*** Opening of Source extract ***

The plague spread to the capital of the Russian state from either Persia or Crimea. According to contemporary accounts, it came “like a flame driven by the wind.” In the summer of 1654, when the body count began to number in the thousands, the tsar’s court, the boyars, and all wealthy townspeople fled the city. By moving to Moscow’s suburbs and other cities, they in fact helped spread the infection throughout the land.
The mad stampede of Streltsy officers and prison guards plunged the city into chaos, looting, and banditry. “The once crowded streets became deserted ... dogs and pigs devoured the dead and went wild, so no one dared to venture out alone for fear of being gnawed to death,” wrote Patriarch Macarius III of Antioch, who was then in the Russian state.
In the end, the authorities had no choice but to fight the epidemic. Quarantines were established in the infected areas, which were surrounded by outposts and blocked off by soldiers. The houses and homesteads of those killed by the plague were ruthlessly burned down. The smoke of burning wormwood and juniper was used to fumigate objects and clothing. Troops restored order to the capital.
By the fall of 1654, the epidemic had been largely contained. The plague did not penetrate westwards, where the army of Tsar Alexei Mikhailovich was laying siege to the then Polish-Lithuanian city of Smolensk; the northern territories (Novgorod and Pskov) remained untouched.
Although January of the following year saw some further outbreaks, the scale was nothing like as bad, and Moscow was not affected. The exact number of victims of the epidemic will never be known for sure, but researchers put the figure at between 25,000 and 700,000. It is believed that more than 85% of the population of Moscow perished.
The deadliest disease of the 19th century first raised its ugly head in the southern regions of the Russian Empire in the 1820s, but only ten years later did it reveal its full destructive force.
In 1830, the epidemic — which had already devastated Georgia and the Volga region and would ultimately claim 200,000 lives in Russia — was viewed nonchalantly from afar in Moscow. Muscovites believed that their more northerly climate would protect them from misfortune.

*** Close of Source extract ***

**What to do:**
(1) Answer these questions about the passage on Russian epidemics:
(a) From which two places did the plague spread to the capital of the Russian state?
(b) What was burned to fumigate objects and clothing?
(c) In 1830, what did Muscovites believe would protect them from the epidemic?
(2) Carry on the passage on Russian epidemics, starting after its final sentence.
The data come from a different source than the passage on Russian epidemics.

*** Opening of Available data ***

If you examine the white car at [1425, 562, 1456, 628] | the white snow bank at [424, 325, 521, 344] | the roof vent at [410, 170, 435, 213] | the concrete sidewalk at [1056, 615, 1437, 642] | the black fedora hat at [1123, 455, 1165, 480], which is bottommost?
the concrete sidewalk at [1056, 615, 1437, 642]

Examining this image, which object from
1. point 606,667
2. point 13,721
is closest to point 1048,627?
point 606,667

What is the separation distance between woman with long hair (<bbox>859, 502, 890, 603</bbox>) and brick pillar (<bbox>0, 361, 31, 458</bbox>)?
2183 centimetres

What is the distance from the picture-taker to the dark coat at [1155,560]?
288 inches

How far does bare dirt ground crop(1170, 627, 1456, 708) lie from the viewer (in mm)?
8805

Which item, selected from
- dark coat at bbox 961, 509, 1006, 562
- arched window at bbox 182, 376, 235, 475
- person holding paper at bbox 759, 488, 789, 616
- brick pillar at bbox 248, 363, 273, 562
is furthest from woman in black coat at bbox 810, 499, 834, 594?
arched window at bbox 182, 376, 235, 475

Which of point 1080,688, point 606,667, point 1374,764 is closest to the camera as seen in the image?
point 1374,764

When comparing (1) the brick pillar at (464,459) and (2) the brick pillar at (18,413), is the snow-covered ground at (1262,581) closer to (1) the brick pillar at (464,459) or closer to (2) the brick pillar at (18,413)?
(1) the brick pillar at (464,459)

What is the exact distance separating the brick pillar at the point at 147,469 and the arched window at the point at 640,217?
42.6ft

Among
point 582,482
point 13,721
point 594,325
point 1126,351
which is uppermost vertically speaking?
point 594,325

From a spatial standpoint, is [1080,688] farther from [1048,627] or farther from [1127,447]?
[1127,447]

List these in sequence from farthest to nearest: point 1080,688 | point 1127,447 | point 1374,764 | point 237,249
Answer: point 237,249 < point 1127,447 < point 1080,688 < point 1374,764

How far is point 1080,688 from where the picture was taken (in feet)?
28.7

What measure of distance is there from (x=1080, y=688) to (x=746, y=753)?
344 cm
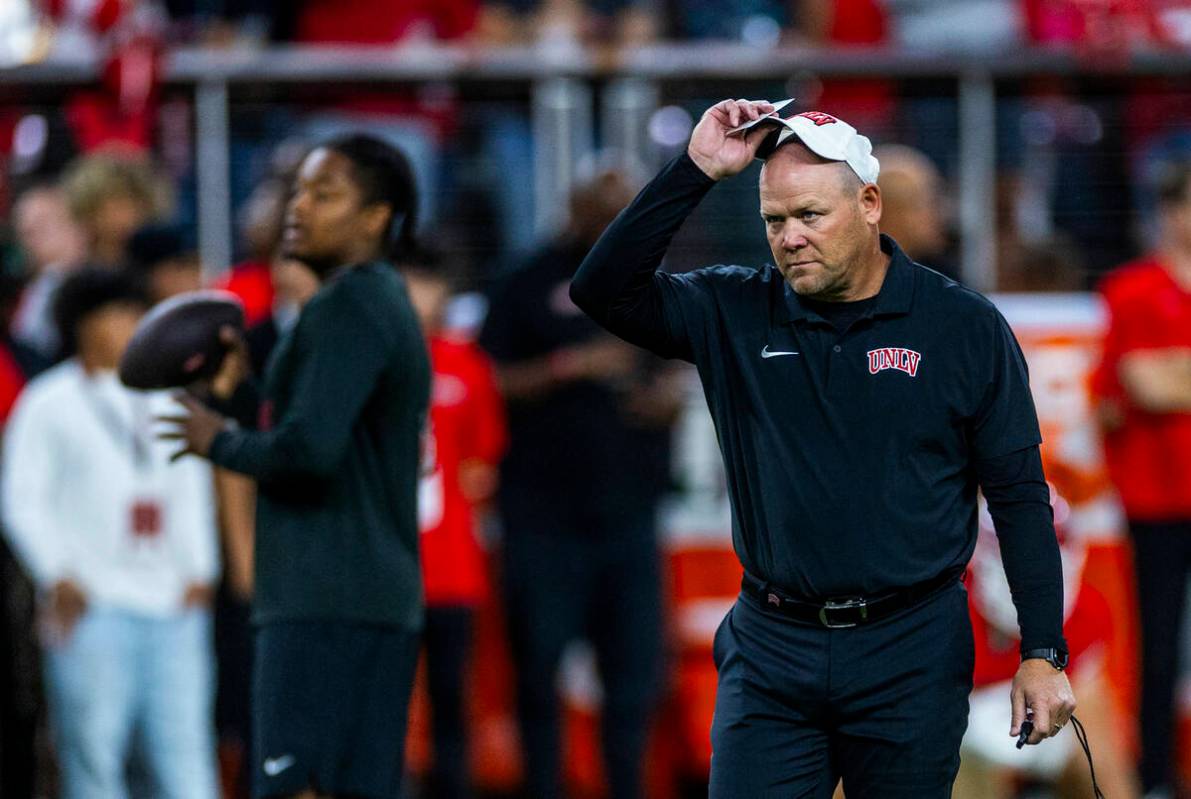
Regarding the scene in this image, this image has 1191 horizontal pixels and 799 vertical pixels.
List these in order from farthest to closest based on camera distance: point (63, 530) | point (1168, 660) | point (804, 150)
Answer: point (1168, 660), point (63, 530), point (804, 150)

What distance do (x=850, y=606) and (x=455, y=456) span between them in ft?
10.5

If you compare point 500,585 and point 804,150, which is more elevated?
point 804,150

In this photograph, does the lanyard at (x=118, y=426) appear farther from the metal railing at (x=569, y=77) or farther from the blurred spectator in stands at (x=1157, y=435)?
the blurred spectator in stands at (x=1157, y=435)

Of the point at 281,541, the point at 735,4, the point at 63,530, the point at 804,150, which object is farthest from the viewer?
the point at 735,4

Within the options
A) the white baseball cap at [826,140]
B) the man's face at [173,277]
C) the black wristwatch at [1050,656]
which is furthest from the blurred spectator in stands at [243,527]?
the black wristwatch at [1050,656]

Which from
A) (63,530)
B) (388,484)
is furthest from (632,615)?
(388,484)

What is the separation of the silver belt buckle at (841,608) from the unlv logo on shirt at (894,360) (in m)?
0.45

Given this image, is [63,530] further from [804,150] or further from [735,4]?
[735,4]

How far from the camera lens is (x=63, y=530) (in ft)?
19.9

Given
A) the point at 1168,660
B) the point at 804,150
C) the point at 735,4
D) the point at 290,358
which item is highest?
the point at 735,4

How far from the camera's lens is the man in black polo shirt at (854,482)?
3.74m

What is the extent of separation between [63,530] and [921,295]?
10.8ft

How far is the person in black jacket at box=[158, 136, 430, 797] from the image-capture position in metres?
4.33

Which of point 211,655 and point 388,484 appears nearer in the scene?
point 388,484
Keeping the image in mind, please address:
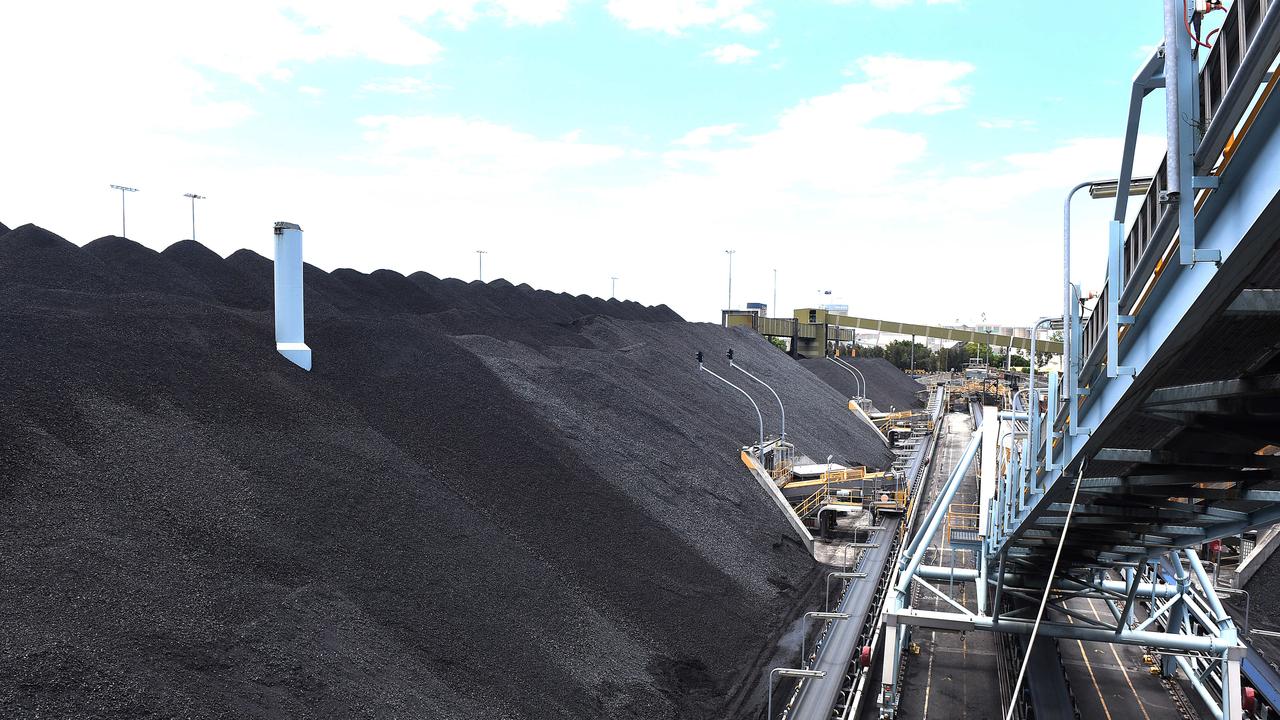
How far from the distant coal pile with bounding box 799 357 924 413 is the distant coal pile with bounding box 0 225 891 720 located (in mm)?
44413

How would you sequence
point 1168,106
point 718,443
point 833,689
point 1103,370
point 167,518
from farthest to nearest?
point 718,443 → point 833,689 → point 167,518 → point 1103,370 → point 1168,106

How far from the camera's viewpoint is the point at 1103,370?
7.93 meters

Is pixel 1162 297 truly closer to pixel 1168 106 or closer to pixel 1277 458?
pixel 1168 106

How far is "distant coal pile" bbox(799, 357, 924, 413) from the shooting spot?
73.9 meters

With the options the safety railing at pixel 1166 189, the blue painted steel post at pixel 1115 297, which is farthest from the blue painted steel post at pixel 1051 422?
the blue painted steel post at pixel 1115 297

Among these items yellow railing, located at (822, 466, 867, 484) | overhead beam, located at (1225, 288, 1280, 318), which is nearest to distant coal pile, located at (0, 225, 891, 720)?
yellow railing, located at (822, 466, 867, 484)

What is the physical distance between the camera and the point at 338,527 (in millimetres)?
17219

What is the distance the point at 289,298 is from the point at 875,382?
6656cm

*** Close of Available data ***

**Results of the tasks:**
(1)
(a) Persia or Crimea.
(b) Wormwood and juniper.
(c) Their more northerly climate.

(2)
“We’ll drive it away it with smoke, and take advice from doctors,” wrote the magazine Moscow Telegraph: “The best cure is a bold, lively spirit, carefulness not timidity, precaution not fearfulness.”
However, in the fall, the cheerful mood gave way to horror. As the number of victims climbed exponentially, the authorities closed universities and public places, banned all forms of public entertainment, and set up quarantine zones everywhere.
The early winter that year prevented the epidemic from entering the capital, but in April 1831 the first outbreaks of the disease were recorded in St. Petersburg, and in summer it spread like wildfire.
“This hellish malady is rampant,” wrote Alexander Nikitenko, a resident of the city on the Neva: “Go outside and you’ll see dozens of coffins on the way to the cemetery... It’s like the apocalypse has arrived, people wander among the coffins as if condemned to death, not knowing if their death knell has already sounded.”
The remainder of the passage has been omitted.